___ Working data ___

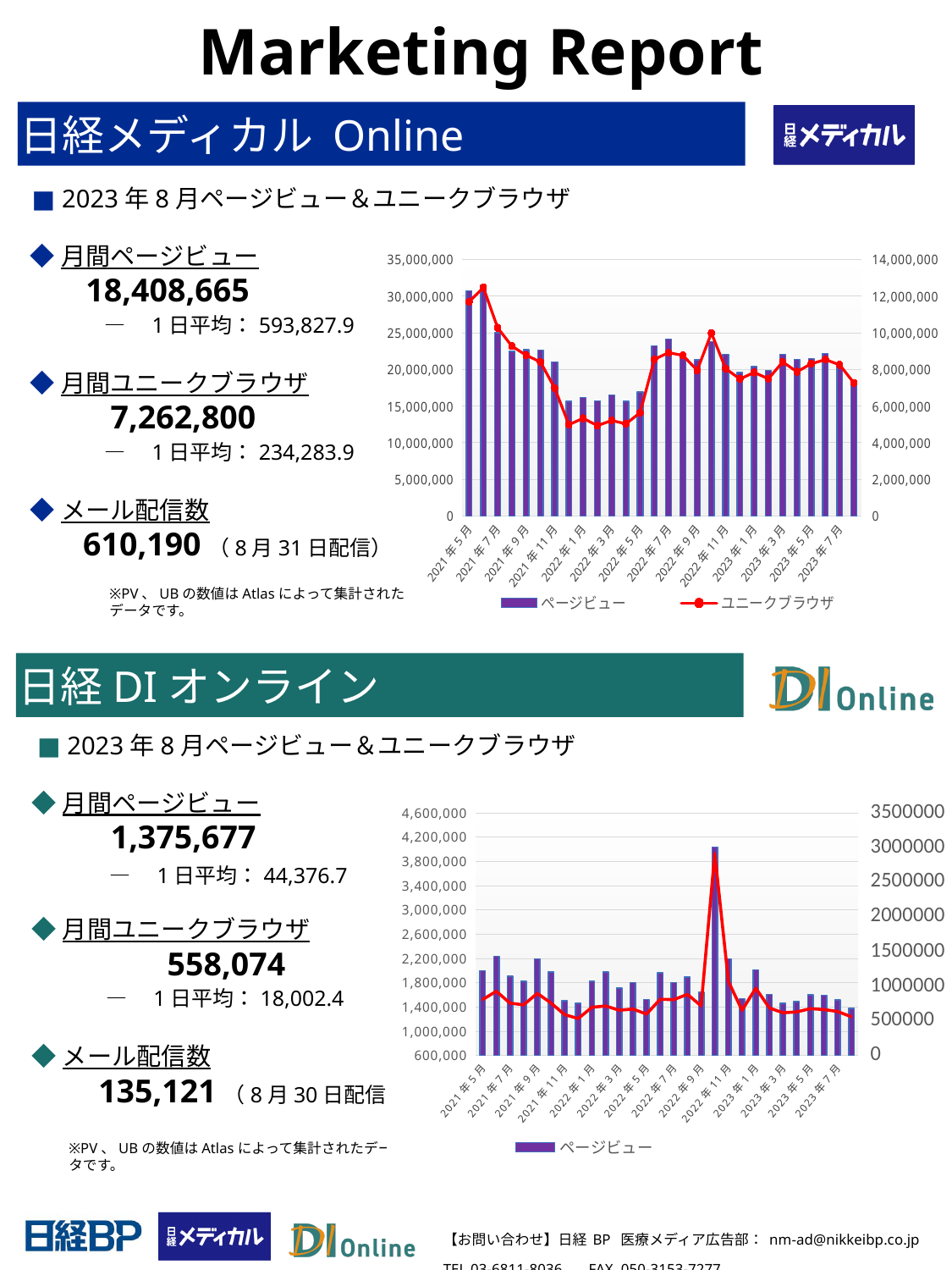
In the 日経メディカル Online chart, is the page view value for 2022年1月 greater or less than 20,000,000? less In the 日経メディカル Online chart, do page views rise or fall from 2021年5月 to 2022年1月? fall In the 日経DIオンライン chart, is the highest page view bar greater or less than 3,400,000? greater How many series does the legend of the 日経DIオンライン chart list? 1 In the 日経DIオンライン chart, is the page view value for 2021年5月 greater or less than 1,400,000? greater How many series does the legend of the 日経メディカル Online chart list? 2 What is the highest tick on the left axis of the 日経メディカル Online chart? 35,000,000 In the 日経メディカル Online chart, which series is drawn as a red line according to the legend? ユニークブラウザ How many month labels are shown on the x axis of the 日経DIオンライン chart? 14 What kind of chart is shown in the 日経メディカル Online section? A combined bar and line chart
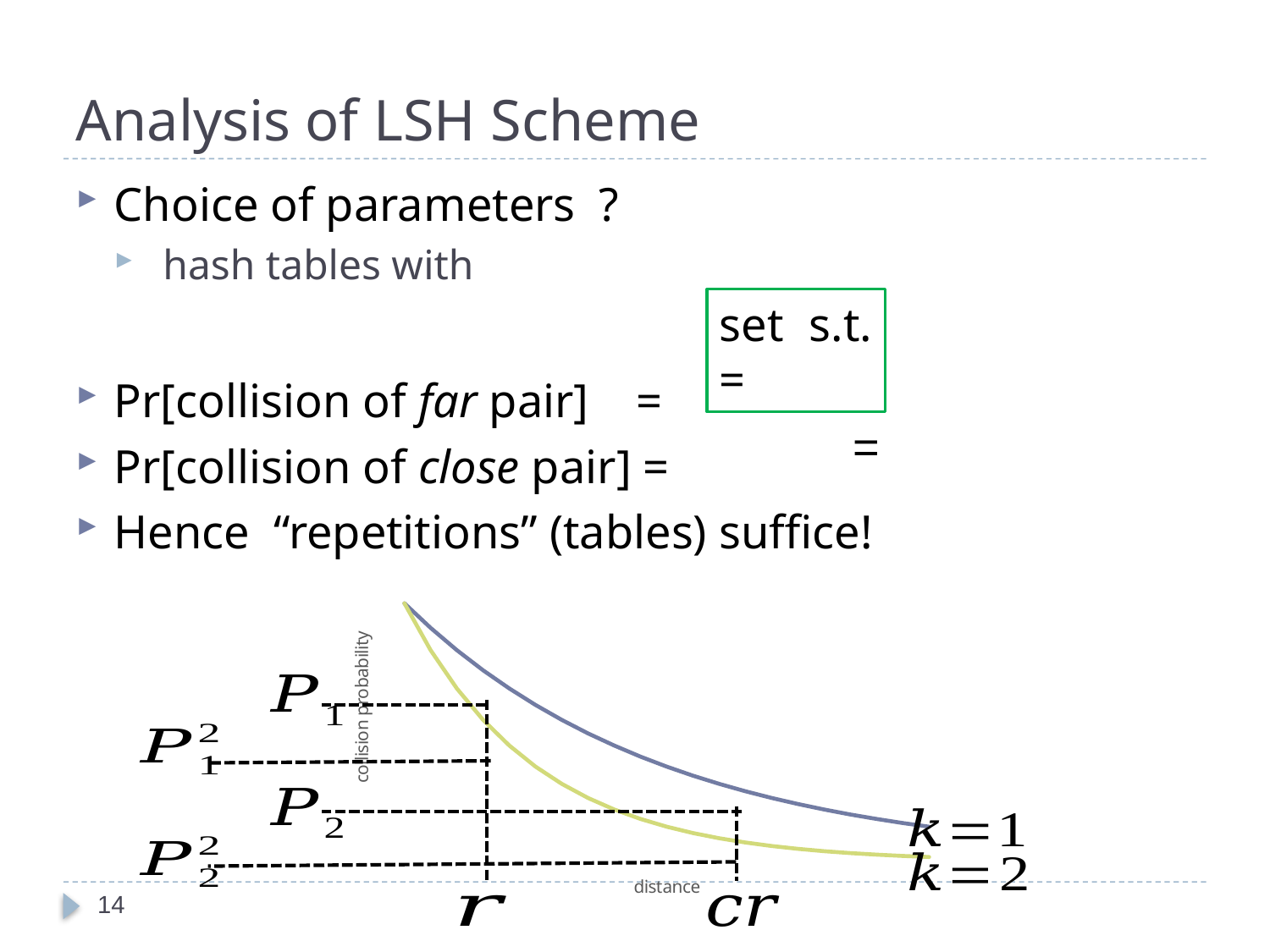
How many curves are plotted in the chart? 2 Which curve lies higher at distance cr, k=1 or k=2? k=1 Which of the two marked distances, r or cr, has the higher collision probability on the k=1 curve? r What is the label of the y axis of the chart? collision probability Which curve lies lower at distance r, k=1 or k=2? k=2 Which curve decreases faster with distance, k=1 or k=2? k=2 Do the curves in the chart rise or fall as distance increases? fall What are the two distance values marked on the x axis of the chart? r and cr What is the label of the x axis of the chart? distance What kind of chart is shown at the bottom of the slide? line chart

___
___ Working data ___

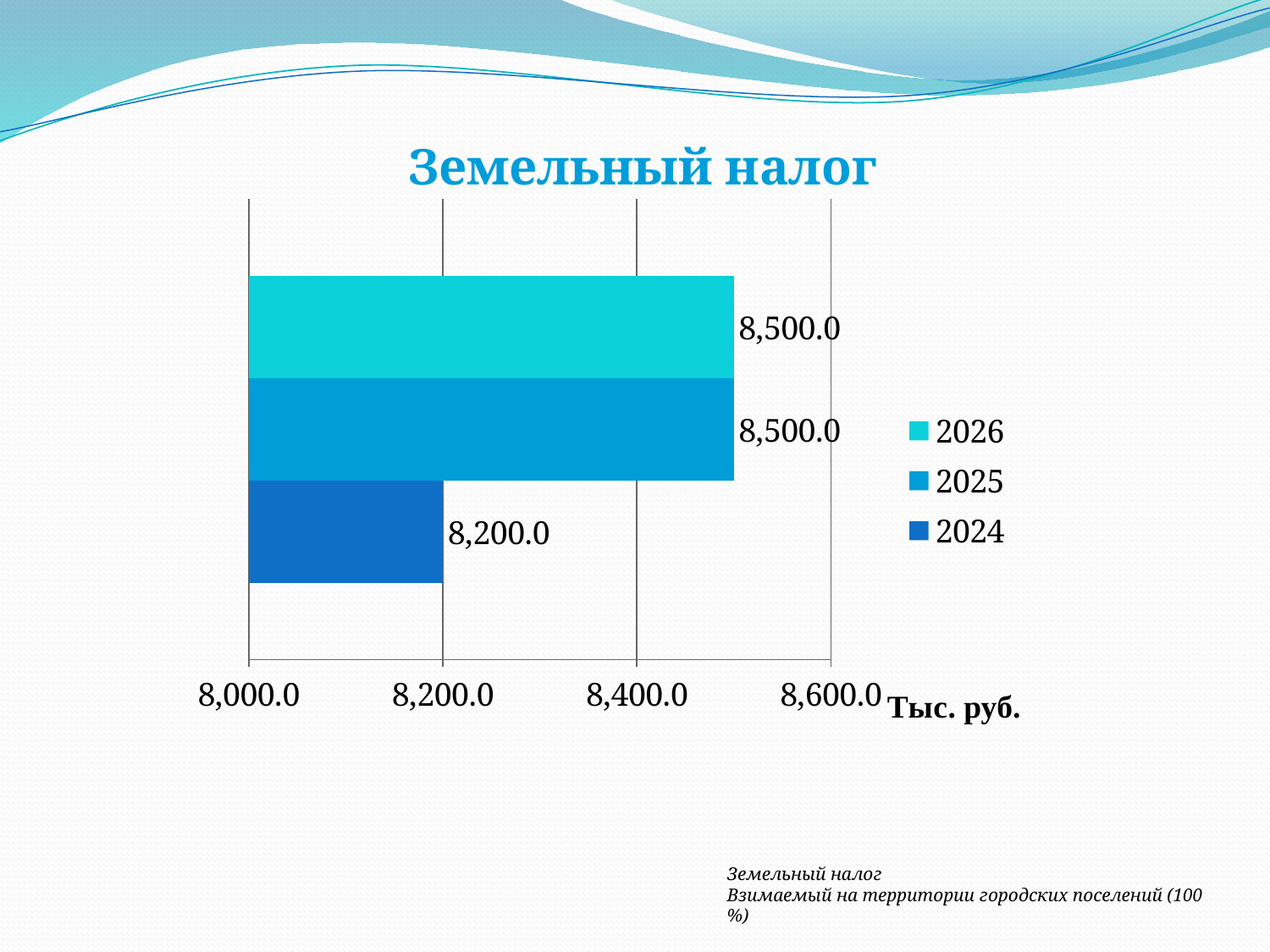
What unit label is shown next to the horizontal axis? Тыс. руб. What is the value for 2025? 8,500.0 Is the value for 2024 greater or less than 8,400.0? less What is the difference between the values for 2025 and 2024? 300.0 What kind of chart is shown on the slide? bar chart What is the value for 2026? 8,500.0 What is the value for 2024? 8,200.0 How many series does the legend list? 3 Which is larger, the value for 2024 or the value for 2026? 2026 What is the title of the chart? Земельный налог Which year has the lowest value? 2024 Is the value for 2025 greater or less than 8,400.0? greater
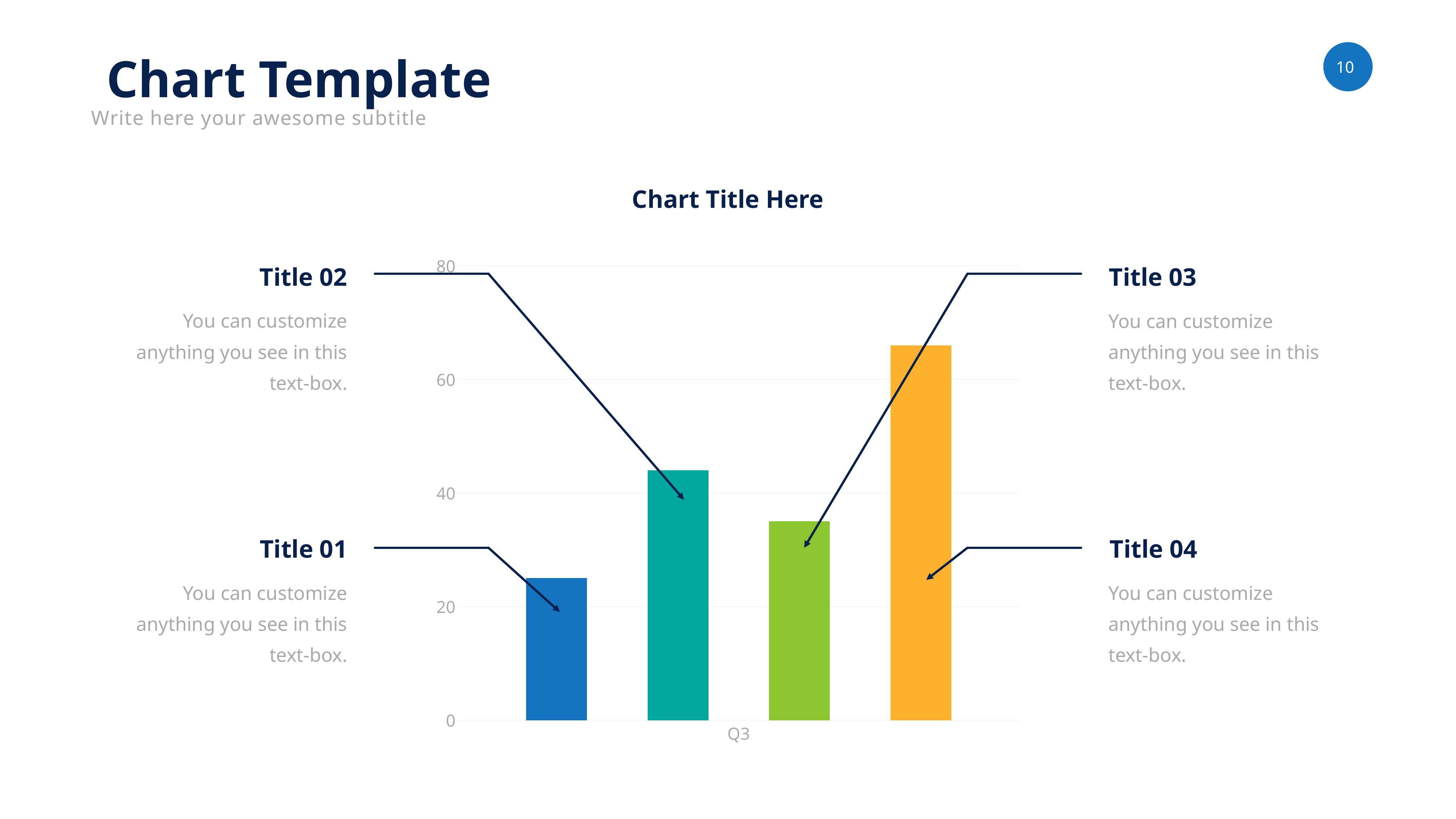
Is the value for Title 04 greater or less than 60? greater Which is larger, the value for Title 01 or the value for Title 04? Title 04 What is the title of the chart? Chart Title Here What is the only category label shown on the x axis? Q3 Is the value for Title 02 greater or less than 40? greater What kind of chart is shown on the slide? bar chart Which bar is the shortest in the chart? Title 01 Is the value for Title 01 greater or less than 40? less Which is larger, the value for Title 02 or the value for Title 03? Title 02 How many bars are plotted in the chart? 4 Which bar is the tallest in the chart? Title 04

___
___ Working data ___

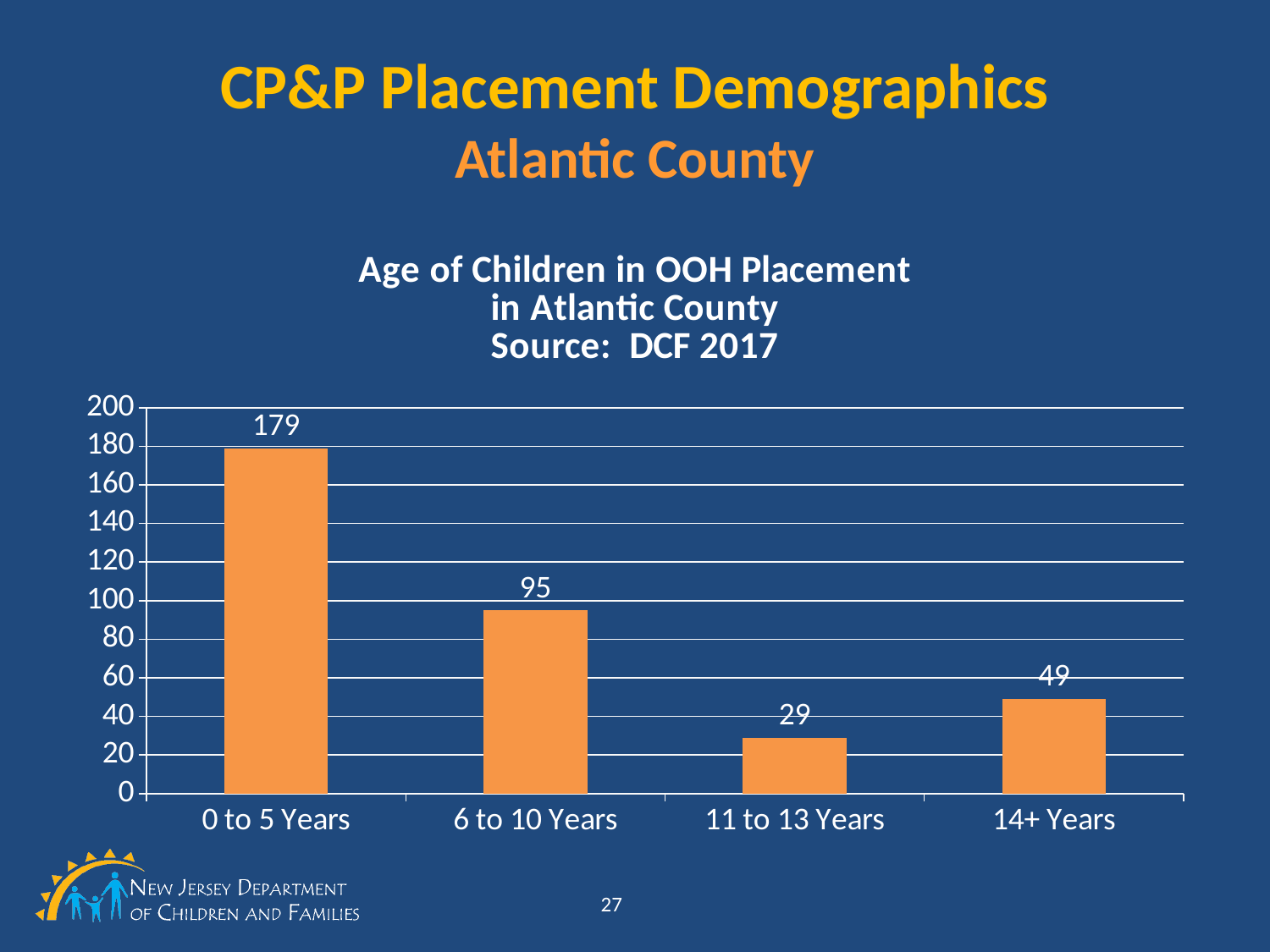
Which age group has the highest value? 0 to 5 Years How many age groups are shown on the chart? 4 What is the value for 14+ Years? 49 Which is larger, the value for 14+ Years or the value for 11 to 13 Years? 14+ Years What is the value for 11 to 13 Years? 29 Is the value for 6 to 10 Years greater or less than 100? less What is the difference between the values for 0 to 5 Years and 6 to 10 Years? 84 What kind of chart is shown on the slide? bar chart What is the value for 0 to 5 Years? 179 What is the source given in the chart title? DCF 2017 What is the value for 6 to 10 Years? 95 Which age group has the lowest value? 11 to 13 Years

___

» **About this task**
Gather every line above that contains the word "difference", with case counting, and copy each of those lines out in full.

» **Task result**
What unit label is shown next to the horizontal axis? Тыс. руб. What is the value for 2025? 8,500.0 Is the value for 2024 greater or less than 8,400.0? less What is the difference between the values for 2025 and 2024? 300.0 What kind of chart is shown on the slide? bar chart What is the value for 2026? 8,500.0 What is the value for 2024? 8,200.0 How many series does the legend list? 3 Which is larger, the value for 2024 or the value for 2026? 2026 What is the title of the chart? Земельный налог Which year has the lowest value? 2024 Is the value for 2025 greater or less than 8,400.0? greater
Which age group has the highest value? 0 to 5 Years How many age groups are shown on the chart? 4 What is the value for 14+ Years? 49 Which is larger, the value for 14+ Years or the value for 11 to 13 Years? 14+ Years What is the value for 11 to 13 Years? 29 Is the value for 6 to 10 Years greater or less than 100? less What is the difference between the values for 0 to 5 Years and 6 to 10 Years? 84 What kind of chart is shown on the slide? bar chart What is the value for 0 to 5 Years? 179 What is the source given in the chart title? DCF 2017 What is the value for 6 to 10 Years? 95 Which age group has the lowest value? 11 to 13 Years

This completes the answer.